Mais, pour cela, je dois bien choisir mon moment, car une erreur d’opportunité peut tout perdre. J’ai écrit dans le traité du Prince une maxime qui doit servir de règle de conduite en pareil cas : « Il faut que l’usurpateur d’un État y commette une seule fois toutes les rigueurs que sa sûreté nécessite pour n’avoir plus à y revenir ; car plus tard il ne pourra plus varier avec ses sujets ni en bien ni en mal ; si c’est en mal que vous avez à agir, vous n’êtes plus à temps, du moment où la fortune vous est contraire ; si c’est en bien, vos sujets ne vous sauront aucun gré d’un changement qu’ils jugeront être forcé. »
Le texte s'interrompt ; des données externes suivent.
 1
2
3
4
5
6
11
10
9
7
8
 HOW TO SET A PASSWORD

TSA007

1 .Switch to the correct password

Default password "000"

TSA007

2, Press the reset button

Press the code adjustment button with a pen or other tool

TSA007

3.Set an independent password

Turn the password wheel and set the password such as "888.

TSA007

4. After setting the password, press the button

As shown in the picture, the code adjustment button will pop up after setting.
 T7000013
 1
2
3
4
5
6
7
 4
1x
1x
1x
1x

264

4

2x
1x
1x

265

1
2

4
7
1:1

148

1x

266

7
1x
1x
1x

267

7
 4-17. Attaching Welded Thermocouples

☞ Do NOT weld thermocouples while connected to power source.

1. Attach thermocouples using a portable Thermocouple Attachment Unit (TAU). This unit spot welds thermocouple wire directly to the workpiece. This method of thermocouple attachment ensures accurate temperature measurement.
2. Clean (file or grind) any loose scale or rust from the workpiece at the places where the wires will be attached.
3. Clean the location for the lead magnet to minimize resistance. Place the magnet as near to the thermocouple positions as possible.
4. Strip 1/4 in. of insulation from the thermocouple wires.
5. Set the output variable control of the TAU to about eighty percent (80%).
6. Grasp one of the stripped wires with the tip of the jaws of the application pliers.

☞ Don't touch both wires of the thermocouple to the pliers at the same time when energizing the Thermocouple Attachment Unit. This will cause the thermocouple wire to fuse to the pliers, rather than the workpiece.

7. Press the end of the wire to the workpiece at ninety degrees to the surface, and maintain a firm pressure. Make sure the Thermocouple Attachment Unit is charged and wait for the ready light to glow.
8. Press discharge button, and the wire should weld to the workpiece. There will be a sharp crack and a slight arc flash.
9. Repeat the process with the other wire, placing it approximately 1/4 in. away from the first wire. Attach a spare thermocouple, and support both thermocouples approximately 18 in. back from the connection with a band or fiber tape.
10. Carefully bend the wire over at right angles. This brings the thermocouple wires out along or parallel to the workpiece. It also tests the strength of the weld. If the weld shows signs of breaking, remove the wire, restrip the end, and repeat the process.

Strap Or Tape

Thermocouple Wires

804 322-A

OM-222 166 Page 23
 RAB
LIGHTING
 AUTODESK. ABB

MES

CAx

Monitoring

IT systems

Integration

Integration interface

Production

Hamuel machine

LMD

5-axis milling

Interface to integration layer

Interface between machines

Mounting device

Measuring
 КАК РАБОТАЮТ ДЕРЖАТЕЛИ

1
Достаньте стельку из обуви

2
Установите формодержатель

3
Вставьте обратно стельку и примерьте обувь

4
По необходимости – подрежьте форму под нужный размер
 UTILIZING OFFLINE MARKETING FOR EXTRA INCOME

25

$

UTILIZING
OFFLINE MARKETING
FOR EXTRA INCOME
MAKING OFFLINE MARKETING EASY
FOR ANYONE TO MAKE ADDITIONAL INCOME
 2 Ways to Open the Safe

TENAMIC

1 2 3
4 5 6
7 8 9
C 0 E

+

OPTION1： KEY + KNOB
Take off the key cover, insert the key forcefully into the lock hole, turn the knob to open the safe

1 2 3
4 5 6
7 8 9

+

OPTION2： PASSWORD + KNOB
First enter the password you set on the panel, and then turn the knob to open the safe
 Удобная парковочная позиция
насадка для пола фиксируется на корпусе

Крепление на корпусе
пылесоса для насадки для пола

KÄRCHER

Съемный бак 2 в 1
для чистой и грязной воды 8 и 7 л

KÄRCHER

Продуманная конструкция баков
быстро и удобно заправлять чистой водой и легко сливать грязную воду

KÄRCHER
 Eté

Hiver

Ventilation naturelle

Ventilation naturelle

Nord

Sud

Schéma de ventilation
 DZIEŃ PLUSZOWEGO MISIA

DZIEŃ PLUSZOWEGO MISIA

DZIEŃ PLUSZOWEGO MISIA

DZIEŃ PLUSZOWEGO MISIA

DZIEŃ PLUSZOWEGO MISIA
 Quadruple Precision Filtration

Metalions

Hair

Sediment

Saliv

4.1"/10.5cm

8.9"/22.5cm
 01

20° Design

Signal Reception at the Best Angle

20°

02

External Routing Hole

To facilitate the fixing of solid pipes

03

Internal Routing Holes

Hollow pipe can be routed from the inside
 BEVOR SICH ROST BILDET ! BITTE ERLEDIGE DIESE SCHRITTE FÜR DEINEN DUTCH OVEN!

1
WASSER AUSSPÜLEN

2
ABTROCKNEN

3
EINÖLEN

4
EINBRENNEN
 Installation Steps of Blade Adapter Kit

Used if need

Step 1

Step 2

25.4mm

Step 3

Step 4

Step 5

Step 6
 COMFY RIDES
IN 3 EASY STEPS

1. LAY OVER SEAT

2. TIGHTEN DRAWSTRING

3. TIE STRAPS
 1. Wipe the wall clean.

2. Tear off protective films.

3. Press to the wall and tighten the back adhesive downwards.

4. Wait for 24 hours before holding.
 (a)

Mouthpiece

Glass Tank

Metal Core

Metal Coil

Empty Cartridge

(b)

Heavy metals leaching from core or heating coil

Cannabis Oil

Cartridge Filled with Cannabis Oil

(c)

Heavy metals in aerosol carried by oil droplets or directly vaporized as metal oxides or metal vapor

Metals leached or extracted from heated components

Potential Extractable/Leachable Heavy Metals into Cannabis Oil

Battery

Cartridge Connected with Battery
Au lendemain même de la promulgation de ma constitution, je rendrai une succession de décrets ayant force de loi, qui supprimeront d’un seul coup les libertés et les droits dont l’exercice serait dangereux.

Montesquieu

Le moment est bien choisi en effet. Le pays est encore sous la terreur de votre coup d’État. Pour votre constitution on ne vous a rien refusé, puisque vous pouviez tout prendre ; pour vos décrets on n’a rien à vous permettre, puisque vous ne demandez rien et que vous prenez tout.

Machiavel

Vous avez le mot vif.

Montesquieu

Un peu moins cependant que vous n’avez l’action, convenez-en. Malgré votre vigueur de main et votre coup d’œil, je vous avoue que j’ai peine à croire que le pays ne se soulèvera pas en présence de ce second coup d’État tenu en réserve derrière la coulisse.

Machiavel

Le pays fermera volontairement les yeux ; car, dans l’hypothèse où je me suis placé, il est las d’agitations, il aspire au repos comme le sable du désert après l’ondée qui suit la tempête.

Montesquieu

Vous faites avec cela de belles figures de rhétorique ; c’est trop.

Machiavel

Je m’empresse d’ailleurs de vous dire que les libertés que je supprime, je promettrai solennellement de les rendre après l’apaisement des partis.

Montesquieu

Je crois qu’on attendra toujours.

Machiavel

C’est possible.

Montesquieu

C’est certain, car vos maximes permettent au prince de ne pas tenir sa parole quand il y trouve son intérêt.

Machiavel

Ne vous hâtez pas de prononcer ; vous verrez l’usage que je saurai faire de cette promesse ; je me charge bientôt de passer pour l’homme le plus libéral de mon royaume.

Montesquieu

Voilà un étonnement auquel je ne suis pas préparé ; en attendant, vous supprimez directement toutes les libertés.

Machiavel

Directement n’est pas le mot d’un homme d’État ; je ne supprime rien directement ; c’est ici que la peau du renard doit se coudre à la peau du lion. À quoi servirait la politique, si l’on ne pouvait gagner par des voies obliques le but qui ne peut s’atteindre par la ligne droite ? Les bases de mon établissement sont posées, les forces sont prêtes, il n’y a plus qu’à les mettre en mouvement. Je le ferai avec tous les ménagements que comportent les nouvelles mœurs constitutionnelles. C’est ici que doivent se placer naturellement les artifices de gouvernement et de législation que la prudence recommande au prince.

Montesquieu

Je vois que nous entrons dans une nouvelle phase ; je me dispose à vous écouter.